● **EXERCISE PROMPT**
Please give an exact transcription of the records shown below.

● **DATASET ENTRIES**
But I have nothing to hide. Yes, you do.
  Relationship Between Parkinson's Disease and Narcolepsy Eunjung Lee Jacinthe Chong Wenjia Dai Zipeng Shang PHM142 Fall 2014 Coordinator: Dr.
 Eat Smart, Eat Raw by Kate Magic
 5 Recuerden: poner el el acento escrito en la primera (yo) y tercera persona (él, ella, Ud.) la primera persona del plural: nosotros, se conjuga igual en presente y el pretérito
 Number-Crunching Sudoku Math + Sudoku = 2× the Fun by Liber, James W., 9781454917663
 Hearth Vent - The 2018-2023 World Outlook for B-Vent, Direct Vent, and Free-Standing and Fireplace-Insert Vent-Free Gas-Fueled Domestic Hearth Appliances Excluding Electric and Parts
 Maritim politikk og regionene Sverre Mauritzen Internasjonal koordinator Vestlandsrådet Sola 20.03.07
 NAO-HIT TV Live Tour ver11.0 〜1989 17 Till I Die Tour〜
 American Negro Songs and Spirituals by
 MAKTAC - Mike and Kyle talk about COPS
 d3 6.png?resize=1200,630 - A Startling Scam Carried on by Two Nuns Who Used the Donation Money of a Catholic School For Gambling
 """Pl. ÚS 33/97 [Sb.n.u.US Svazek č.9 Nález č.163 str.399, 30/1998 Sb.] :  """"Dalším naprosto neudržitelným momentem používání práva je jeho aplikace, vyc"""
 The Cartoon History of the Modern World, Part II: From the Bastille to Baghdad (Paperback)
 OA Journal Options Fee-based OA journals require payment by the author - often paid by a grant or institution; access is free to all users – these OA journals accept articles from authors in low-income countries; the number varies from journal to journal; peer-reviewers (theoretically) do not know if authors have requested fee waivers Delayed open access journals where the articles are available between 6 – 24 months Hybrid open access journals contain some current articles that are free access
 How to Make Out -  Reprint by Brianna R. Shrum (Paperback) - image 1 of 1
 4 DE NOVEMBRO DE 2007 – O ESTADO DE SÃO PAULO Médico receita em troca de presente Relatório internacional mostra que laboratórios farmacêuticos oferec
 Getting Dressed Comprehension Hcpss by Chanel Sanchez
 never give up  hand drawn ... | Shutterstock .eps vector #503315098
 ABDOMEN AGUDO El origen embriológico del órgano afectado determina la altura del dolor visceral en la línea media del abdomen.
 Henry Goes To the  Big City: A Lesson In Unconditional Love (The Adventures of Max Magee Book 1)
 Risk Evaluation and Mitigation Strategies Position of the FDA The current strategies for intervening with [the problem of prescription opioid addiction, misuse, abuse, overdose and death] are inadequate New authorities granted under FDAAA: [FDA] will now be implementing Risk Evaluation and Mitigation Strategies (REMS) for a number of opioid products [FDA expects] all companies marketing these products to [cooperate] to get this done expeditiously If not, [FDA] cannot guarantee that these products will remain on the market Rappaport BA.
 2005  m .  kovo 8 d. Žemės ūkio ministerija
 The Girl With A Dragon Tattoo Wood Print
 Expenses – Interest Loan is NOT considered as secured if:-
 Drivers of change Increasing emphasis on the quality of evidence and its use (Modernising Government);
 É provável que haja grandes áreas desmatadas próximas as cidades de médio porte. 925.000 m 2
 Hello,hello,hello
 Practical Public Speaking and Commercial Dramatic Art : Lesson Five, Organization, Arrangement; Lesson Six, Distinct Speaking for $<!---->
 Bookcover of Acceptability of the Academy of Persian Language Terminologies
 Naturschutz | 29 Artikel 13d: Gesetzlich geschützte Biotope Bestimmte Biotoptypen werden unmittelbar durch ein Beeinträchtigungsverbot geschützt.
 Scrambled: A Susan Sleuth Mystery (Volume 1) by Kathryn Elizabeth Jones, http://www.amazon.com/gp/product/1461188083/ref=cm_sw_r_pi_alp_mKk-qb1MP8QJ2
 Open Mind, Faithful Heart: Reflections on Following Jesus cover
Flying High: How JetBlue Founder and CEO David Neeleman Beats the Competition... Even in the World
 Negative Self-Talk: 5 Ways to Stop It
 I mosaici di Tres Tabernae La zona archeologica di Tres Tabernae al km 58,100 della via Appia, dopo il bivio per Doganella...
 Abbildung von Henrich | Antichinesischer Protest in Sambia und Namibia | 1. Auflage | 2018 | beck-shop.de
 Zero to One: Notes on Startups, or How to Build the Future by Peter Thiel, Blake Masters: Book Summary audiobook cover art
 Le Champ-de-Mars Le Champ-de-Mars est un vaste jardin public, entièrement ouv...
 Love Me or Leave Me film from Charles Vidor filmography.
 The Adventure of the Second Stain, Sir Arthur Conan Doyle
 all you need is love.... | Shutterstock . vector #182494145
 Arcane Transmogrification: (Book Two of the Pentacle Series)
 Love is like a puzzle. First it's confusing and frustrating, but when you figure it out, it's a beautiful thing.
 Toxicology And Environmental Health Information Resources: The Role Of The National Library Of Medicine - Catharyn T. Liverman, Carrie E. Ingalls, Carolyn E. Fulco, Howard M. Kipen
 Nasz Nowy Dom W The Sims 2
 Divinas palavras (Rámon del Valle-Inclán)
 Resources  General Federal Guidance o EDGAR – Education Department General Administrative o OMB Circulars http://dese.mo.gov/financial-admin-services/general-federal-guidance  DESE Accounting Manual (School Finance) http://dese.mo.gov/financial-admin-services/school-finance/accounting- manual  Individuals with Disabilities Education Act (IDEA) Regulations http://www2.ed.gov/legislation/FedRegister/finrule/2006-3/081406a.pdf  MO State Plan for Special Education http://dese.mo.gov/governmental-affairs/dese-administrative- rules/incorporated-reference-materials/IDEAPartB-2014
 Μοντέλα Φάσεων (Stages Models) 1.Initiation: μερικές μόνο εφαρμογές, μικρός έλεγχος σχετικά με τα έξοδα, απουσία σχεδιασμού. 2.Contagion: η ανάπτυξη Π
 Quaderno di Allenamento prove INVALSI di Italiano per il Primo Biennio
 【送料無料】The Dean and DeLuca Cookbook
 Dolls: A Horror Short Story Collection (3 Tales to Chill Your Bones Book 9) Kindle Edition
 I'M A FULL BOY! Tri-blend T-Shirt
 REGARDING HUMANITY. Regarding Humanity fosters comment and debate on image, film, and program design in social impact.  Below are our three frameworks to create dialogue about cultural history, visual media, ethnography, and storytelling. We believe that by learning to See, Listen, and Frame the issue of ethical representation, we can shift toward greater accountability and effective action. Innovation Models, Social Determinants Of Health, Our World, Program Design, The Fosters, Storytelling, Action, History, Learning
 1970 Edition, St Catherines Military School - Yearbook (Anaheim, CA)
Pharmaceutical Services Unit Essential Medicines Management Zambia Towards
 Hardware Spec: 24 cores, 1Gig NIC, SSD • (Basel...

● **TASK SOLUTION**
But I have nothing to hide. Yes, you do.
  Relationship Between Parkinson's Disease and Narcolepsy Eunjung Lee Jacinthe Chong Wenjia Dai Zipeng Shang PHM142 Fall 2014 Coordinator: Dr.
 Eat Smart, Eat Raw by Kate Magic
 5 Recuerden: poner el el acento escrito en la primera (yo) y tercera persona (él, ella, Ud.) la primera persona del plural: nosotros, se conjuga igual en presente y el pretérito
 Number-Crunching Sudoku Math + Sudoku = 2× the Fun by Liber, James W., 9781454917663
 Hearth Vent - The 2018-2023 World Outlook for B-Vent, Direct Vent, and Free-Standing and Fireplace-Insert Vent-Free Gas-Fueled Domestic Hearth Appliances Excluding Electric and Parts
 Maritim politikk og regionene Sverre Mauritzen Internasjonal koordinator Vestlandsrådet Sola 20.03.07
 NAO-HIT TV Live Tour ver11.0 〜1989 17 Till I Die Tour〜
 American Negro Songs and Spirituals by
 MAKTAC - Mike and Kyle talk about COPS
 d3 6.png?resize=1200,630 - A Startling Scam Carried on by Two Nuns Who Used the Donation Money of a Catholic School For Gambling
 """Pl. ÚS 33/97 [Sb.n.u.US Svazek č.9 Nález č.163 str.399, 30/1998 Sb.] :  """"Dalším naprosto neudržitelným momentem používání práva je jeho aplikace, vyc"""
 The Cartoon History of the Modern World, Part II: From the Bastille to Baghdad (Paperback)
 OA Journal Options Fee-based OA journals require payment by the author - often paid by a grant or institution; access is free to all users – these OA journals accept articles from authors in low-income countries; the number varies from journal to journal; peer-reviewers (theoretically) do not know if authors have requested fee waivers Delayed open access journals where the articles are available between 6 – 24 months Hybrid open access journals contain some current articles that are free access
 How to Make Out -  Reprint by Brianna R. Shrum (Paperback) - image 1 of 1
 4 DE NOVEMBRO DE 2007 – O ESTADO DE SÃO PAULO Médico receita em troca de presente Relatório internacional mostra que laboratórios farmacêuticos oferec
 Getting Dressed Comprehension Hcpss by Chanel Sanchez
 never give up  hand drawn ... | Shutterstock .eps vector #503315098
 ABDOMEN AGUDO El origen embriológico del órgano afectado determina la altura del dolor visceral en la línea media del abdomen.
 Henry Goes To the  Big City: A Lesson In Unconditional Love (The Adventures of Max Magee Book 1)
 Risk Evaluation and Mitigation Strategies Position of the FDA The current strategies for intervening with [the problem of prescription opioid addiction, misuse, abuse, overdose and death] are inadequate New authorities granted under FDAAA: [FDA] will now be implementing Risk Evaluation and Mitigation Strategies (REMS) for a number of opioid products [FDA expects] all companies marketing these products to [cooperate] to get this done expeditiously If not, [FDA] cannot guarantee that these products will remain on the market Rappaport BA.
 2005  m .  kovo 8 d. Žemės ūkio ministerija
 The Girl With A Dragon Tattoo Wood Print
 Expenses – Interest Loan is NOT considered as secured if:-
 Drivers of change Increasing emphasis on the quality of evidence and its use (Modernising Government);
 É provável que haja grandes áreas desmatadas próximas as cidades de médio porte. 925.000 m 2
 Hello,hello,hello
 Practical Public Speaking and Commercial Dramatic Art : Lesson Five, Organization, Arrangement; Lesson Six, Distinct Speaking for $<!---->
 Bookcover of Acceptability of the Academy of Persian Language Terminologies
 Naturschutz | 29 Artikel 13d: Gesetzlich geschützte Biotope Bestimmte Biotoptypen werden unmittelbar durch ein Beeinträchtigungsverbot geschützt.
 Scrambled: A Susan Sleuth Mystery (Volume 1) by Kathryn Elizabeth Jones, http://www.amazon.com/gp/product/1461188083/ref=cm_sw_r_pi_alp_mKk-qb1MP8QJ2
 Open Mind, Faithful Heart: Reflections on Following Jesus cover
Flying High: How JetBlue Founder and CEO David Neeleman Beats the Competition... Even in the World
 Negative Self-Talk: 5 Ways to Stop It
 I mosaici di Tres Tabernae La zona archeologica di Tres Tabernae al km 58,100 della via Appia, dopo il bivio per Doganella...
 Abbildung von Henrich | Antichinesischer Protest in Sambia und Namibia | 1. Auflage | 2018 | beck-shop.de
 Zero to One: Notes on Startups, or How to Build the Future by Peter Thiel, Blake Masters: Book Summary audiobook cover art
 Le Champ-de-Mars Le Champ-de-Mars est un vaste jardin public, entièrement ouv...
 Love Me or Leave Me film from Charles Vidor filmography.
 The Adventure of the Second Stain, Sir Arthur Conan Doyle
 all you need is love.... | Shutterstock . vector #182494145
 Arcane Transmogrification: (Book Two of the Pentacle Series)
 Love is like a puzzle. First it's confusing and frustrating, but when you figure it out, it's a beautiful thing.
 Toxicology And Environmental Health Information Resources: The Role Of The National Library Of Medicine - Catharyn T. Liverman, Carrie E. Ingalls, Carolyn E. Fulco, Howard M. Kipen
 Nasz Nowy Dom W The Sims 2
 Divinas palavras (Rámon del Valle-Inclán)
 Resources  General Federal Guidance o EDGAR – Education Department General Administrative o OMB Circulars http://dese.mo.gov/financial-admin-services/general-federal-guidance  DESE Accounting Manual (School Finance) http://dese.mo.gov/financial-admin-services/school-finance/accounting- manual  Individuals with Disabilities Education Act (IDEA) Regulations http://www2.ed.gov/legislation/FedRegister/finrule/2006-3/081406a.pdf  MO State Plan for Special Education http://dese.mo.gov/governmental-affairs/dese-administrative- rules/incorporated-reference-materials/IDEAPartB-2014
 Μοντέλα Φάσεων (Stages Models) 1.Initiation: μερικές μόνο εφαρμογές, μικρός έλεγχος σχετικά με τα έξοδα, απουσία σχεδιασμού. 2.Contagion: η ανάπτυξη Π
 Quaderno di Allenamento prove INVALSI di Italiano per il Primo Biennio
 【送料無料】The Dean and DeLuca Cookbook
 Dolls: A Horror Short Story Collection (3 Tales to Chill Your Bones Book 9) Kindle Edition
 I'M A FULL BOY! Tri-blend T-Shirt
 REGARDING HUMANITY. Regarding Humanity fosters comment and debate on image, film, and program design in social impact.  Below are our three frameworks to create dialogue about cultural history, visual media, ethnography, and storytelling. We believe that by learning to See, Listen, and Frame the issue of ethical representation, we can shift toward greater accountability and effective action. Innovation Models, Social Determinants Of Health, Our World, Program Design, The Fosters, Storytelling, Action, History, Learning
 1970 Edition, St Catherines Military School - Yearbook (Anaheim, CA)
Pharmaceutical Services Unit Essential Medicines Management Zambia Towards
 Hardware Spec: 24 cores, 1Gig NIC, SSD • (Basel...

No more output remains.